(Web page caption snippets)
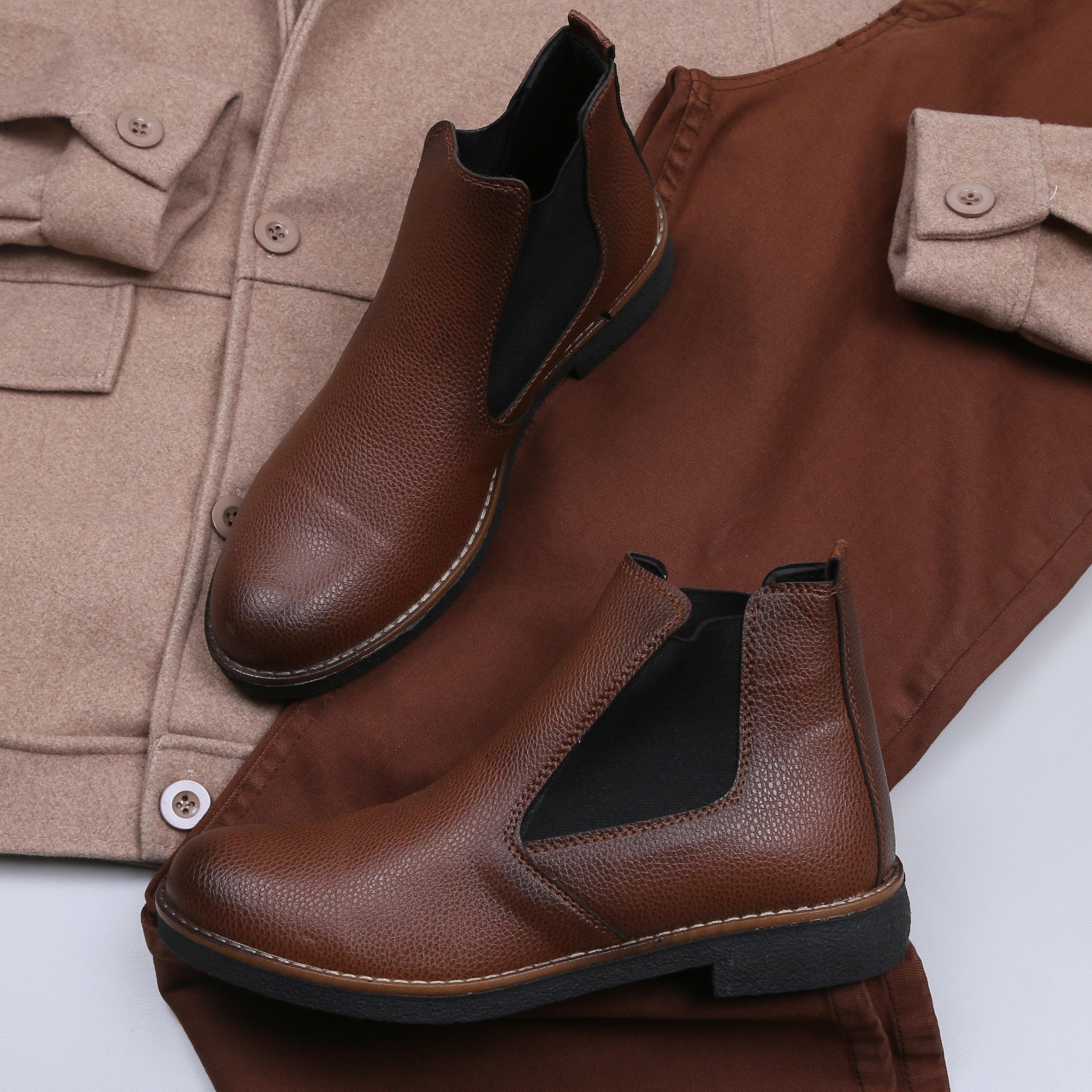 Bej Kaşe Ceket Boğazlı Body Kot Pantolon Bot Kombini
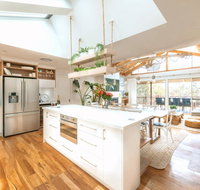 Yallingup Valley Retreat - Mackay Tourism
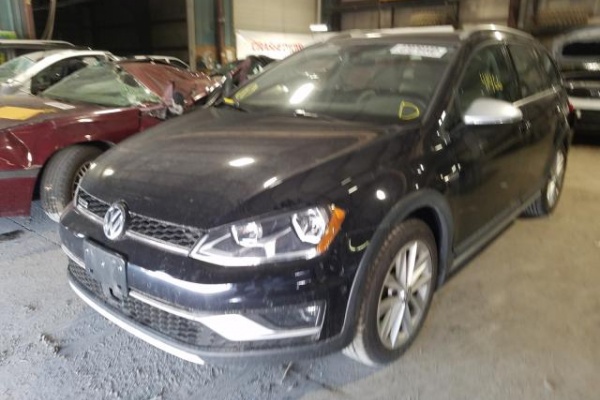 фото Volkswagen golf ALLTRACK S
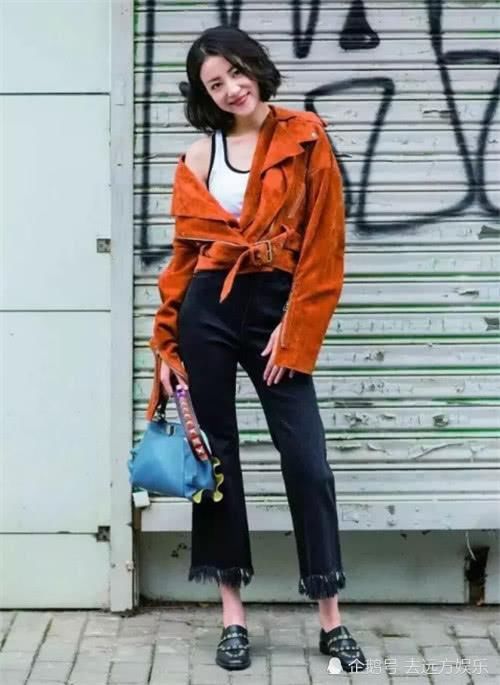 女星同款喇叭裤：宋茜到脚面，霍思燕的到脚踝，只有李溪芮到小腿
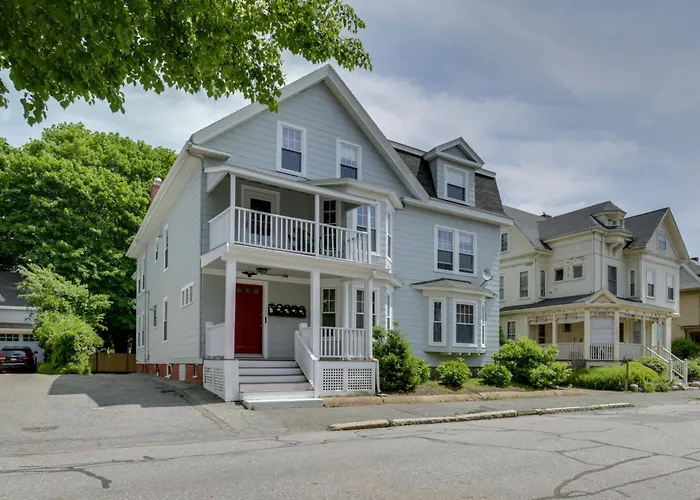 Quaint Beverly Townhome: Walk To Beach & Downtown!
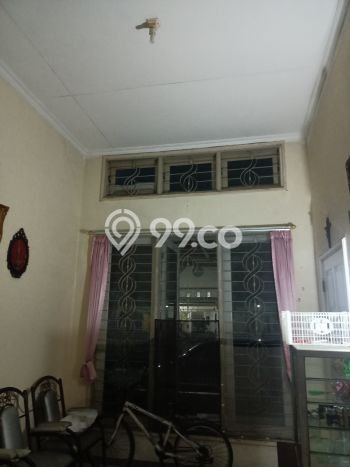 Jual Rumah Eksklusif 3 KT di Pakuwon City, Surabaya Jual Rumah Eksklusif 3 KT di Pakuwon City, Surabaya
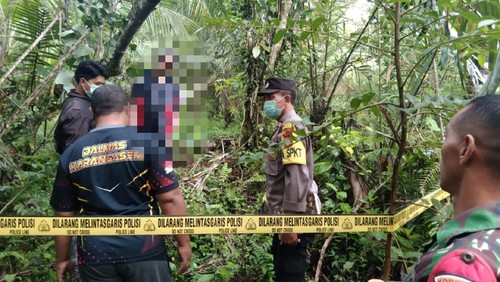 Personel dari Polsek Bebandem dan warga menurunkan jenazah IMS yang gantung diri di Banjar Dinas Tihingseka, Desa/Kecamatan Bebandem, Karangasem Selasa (28/11/2023). (dok. Polsek Bebandem)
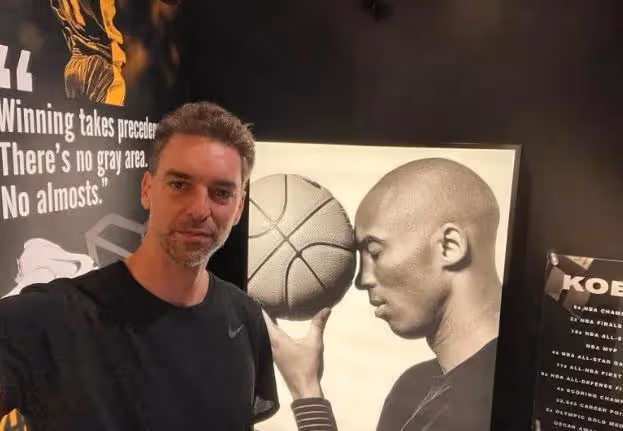 科比45歲冥誕，詹姆斯攜眾星悼念，大女兒越來越像父親了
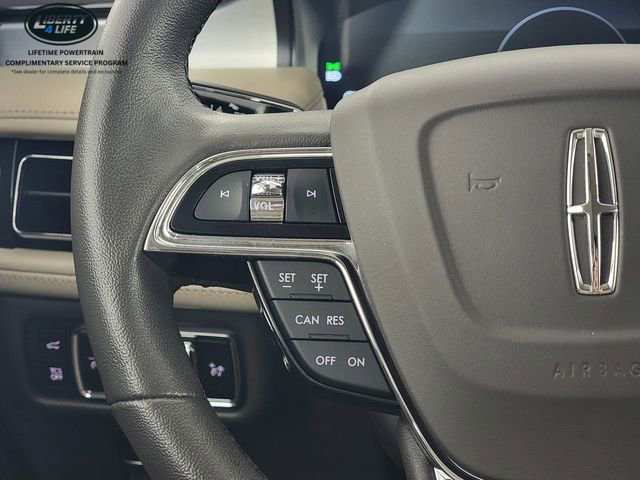 Used 2022 Lincoln Nautilus AWD w/ Premium Package image 27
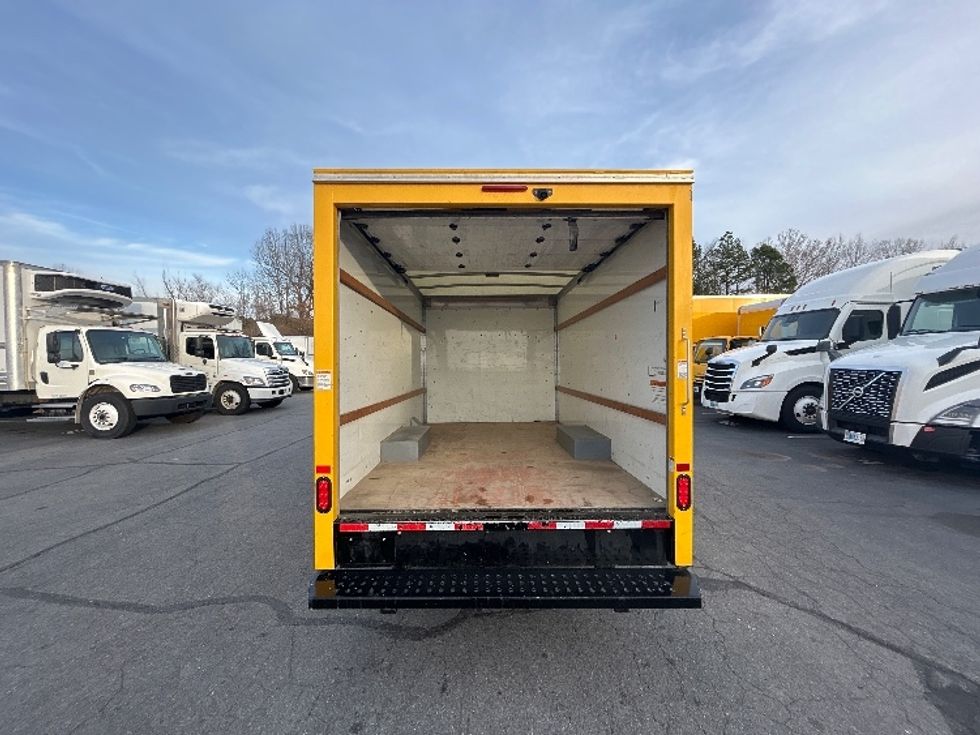 Light Duty Box Truck-Light and Medium Duty Trucks-GMC-2021-Savana G33503-Little Rock-AR-105,779\n\t\tmiles-$ 25,500 - Image 8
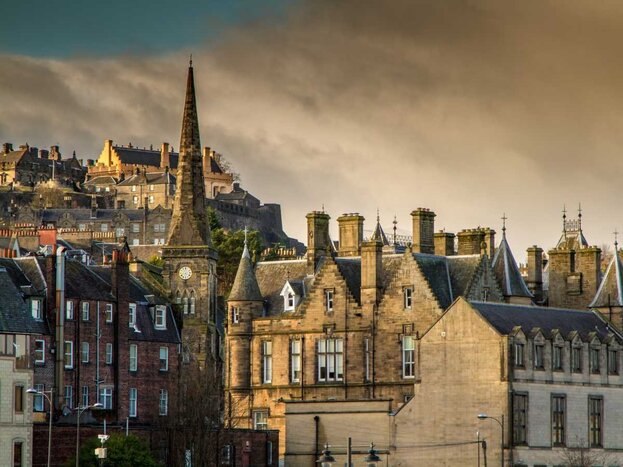 Stirling Old Town Private Walking Tour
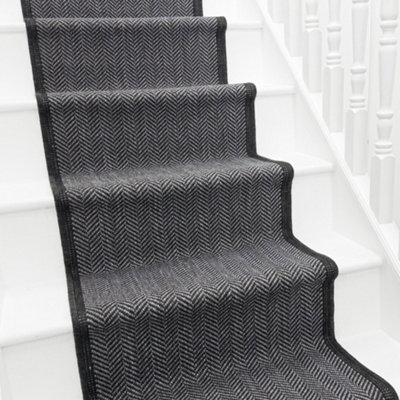 Illusion Stair RunnerReversibleDurable & Hardwearing Carpet For Stairs & StaircasesMultiple Lengths from B&Q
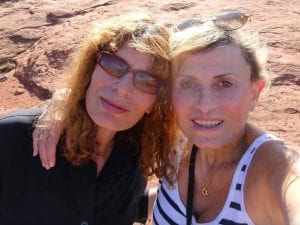 Massacra e uccide la sorella per rubarle il Rolex: 69enne a processo per l’omicidio a Londra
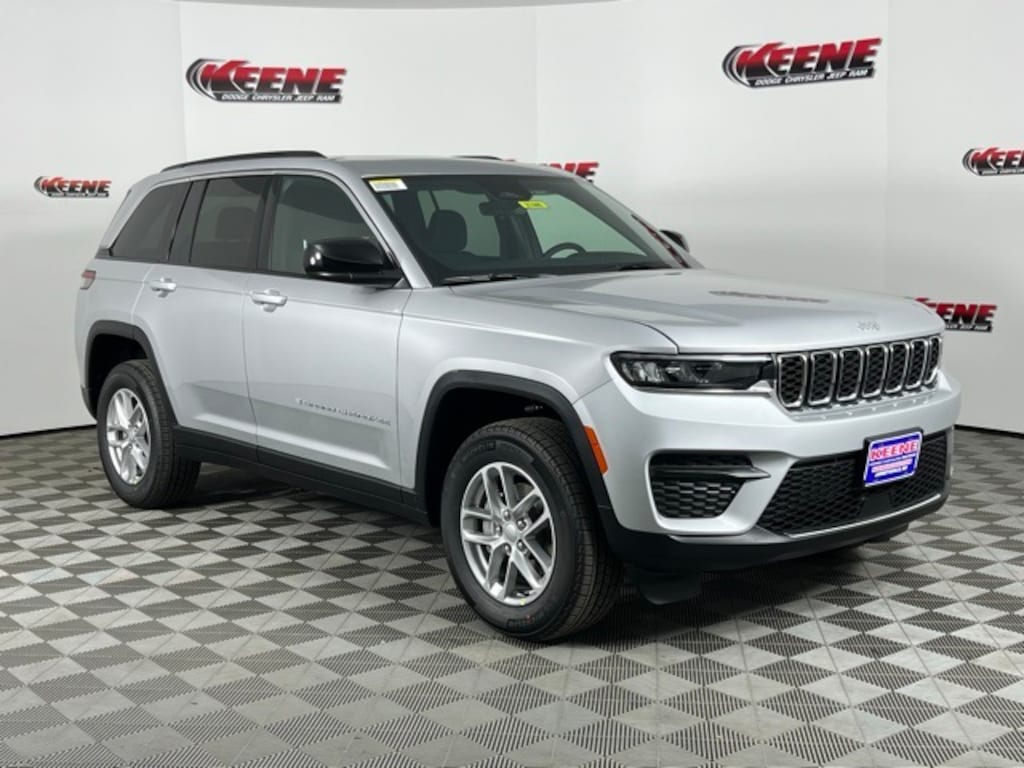 New 2025 Jeep Grand Cherokee LAREDO X 4X4 Sport Utility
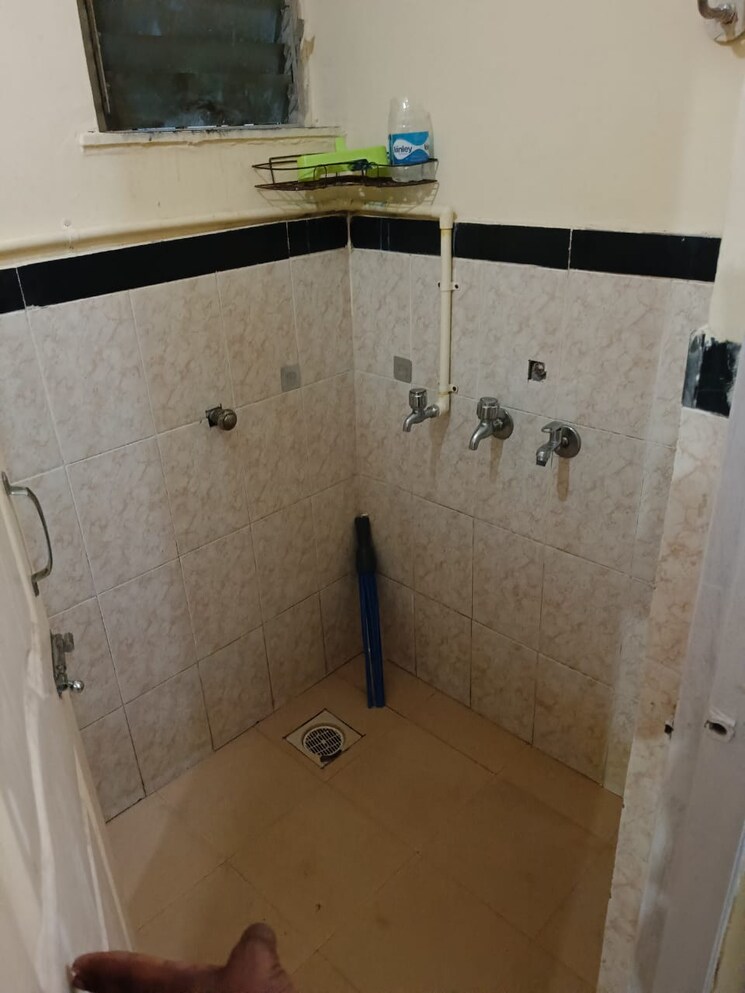 Bathroom, mhada-prakash-cotton-mill 1 Bedroom 228 Sq.Ft. Apartment In Lower Parel Mumbai 8857960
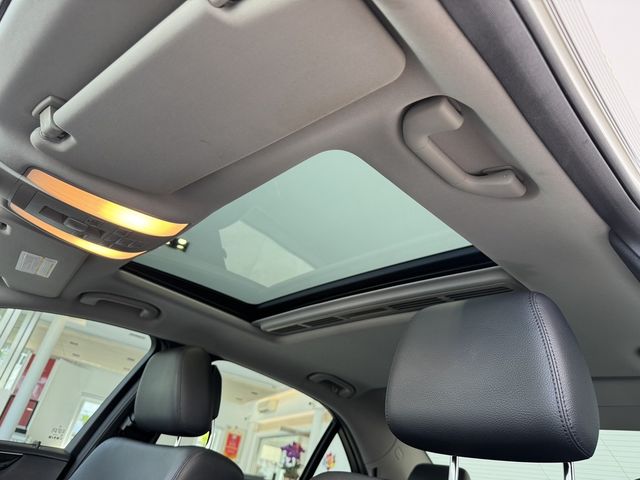 M-BENZ賓士 E220  第10張相片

-- Action item --
Starting at the line that contains "New 2025 Jeep", write out every line through the end of the entries, both ends included, without any pictures.

-- Response to this task --
 New 2025 Jeep Grand Cherokee LAREDO X 4X4 Sport Utility
 Bathroom, mhada-prakash-cotton-mill 1 Bedroom 228 Sq.Ft. Apartment In Lower Parel Mumbai 8857960
 M-BENZ賓士 E220  第10張相片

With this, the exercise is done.